ATHENS (Reuters) - Greek archaeologists have discovered jewelry, dozens of coins and remnants of a housing settlement affirming the location of an ancient city thought to have been founded by survivors of the Trojan War in the 12th or 13th century BCE.

An aerial view of the archaeological excavation site near the village of Chiliomodi, Greece, October 31, 2018. Picture taken October 31, 2018. Greek Culture Ministry/Handout via REUTERS ATTENTION EDITORS - THIS PICTURE WAS PROVIDED BY A THIRD PARTY. NO RESALES. NO ARCHIVES.

Excavations close to the village of Chiliomodi in Greece’s southern Peloponnese region indicated the presence of the wealthy ancient city of Tenea, the Culture Ministry said in a statement.

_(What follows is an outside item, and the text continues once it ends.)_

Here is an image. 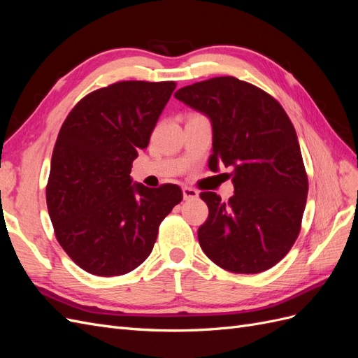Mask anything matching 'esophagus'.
Here are the masks:
<instances>
[{"mask_svg":"<svg viewBox=\"0 0 358 358\" xmlns=\"http://www.w3.org/2000/svg\"><path fill=\"white\" fill-rule=\"evenodd\" d=\"M182 192H183V199L185 200H196L199 197V191H196L194 188H189V187H183Z\"/></svg>","mask_w":358,"mask_h":358,"instance_id":"34e87169","label":"esophagus"}]
</instances>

So far, Tenea’s location was based mainly on historical references, the ministry said, and the find was proof that it existed.

The most recent excavation unearthed seven graves dating to the Roman era and Hellenistic period, and, for the first time, remnants of a settlement.

“It is significant that the remnants of the city, the paved roads, the architectural structure, came to light,” Eleni Korka, who is in charge of the dig, told Reuters.

Chiliomodi is part of a complex of communities which is called the Municipality of Tenea.

The main excavations in the area started in 2013.

According to one ancient Greek traveler and geographer, Pausanias, Tenea may have been founded by Trojans who were taken prisoner by Agamemnon, King of nearby Mycenae.

Archaologists discovered clay, stone and marble floors and some of the walls were very carefully constructed, the ministry said. They also found 200 rare coins, evidence that the city was very wealthy, Korka said.

The graves unearthed were rich in vases and jewelry. The skeleton of a woman and a child were found in one of them.

Among the findings was a golden coin to pay for the journey to an afterlife and an iron ring with a seal that depicted the Greek god Serapis sitting on a throne, Cerberus - a three-headed mythical dog that guards the gates of Ades - beside him.

“We’ve found evidence of life and death ... and all this is just a small part of the history of the place,” said Korka. “The coming years will allow us to evaluate where we stand.”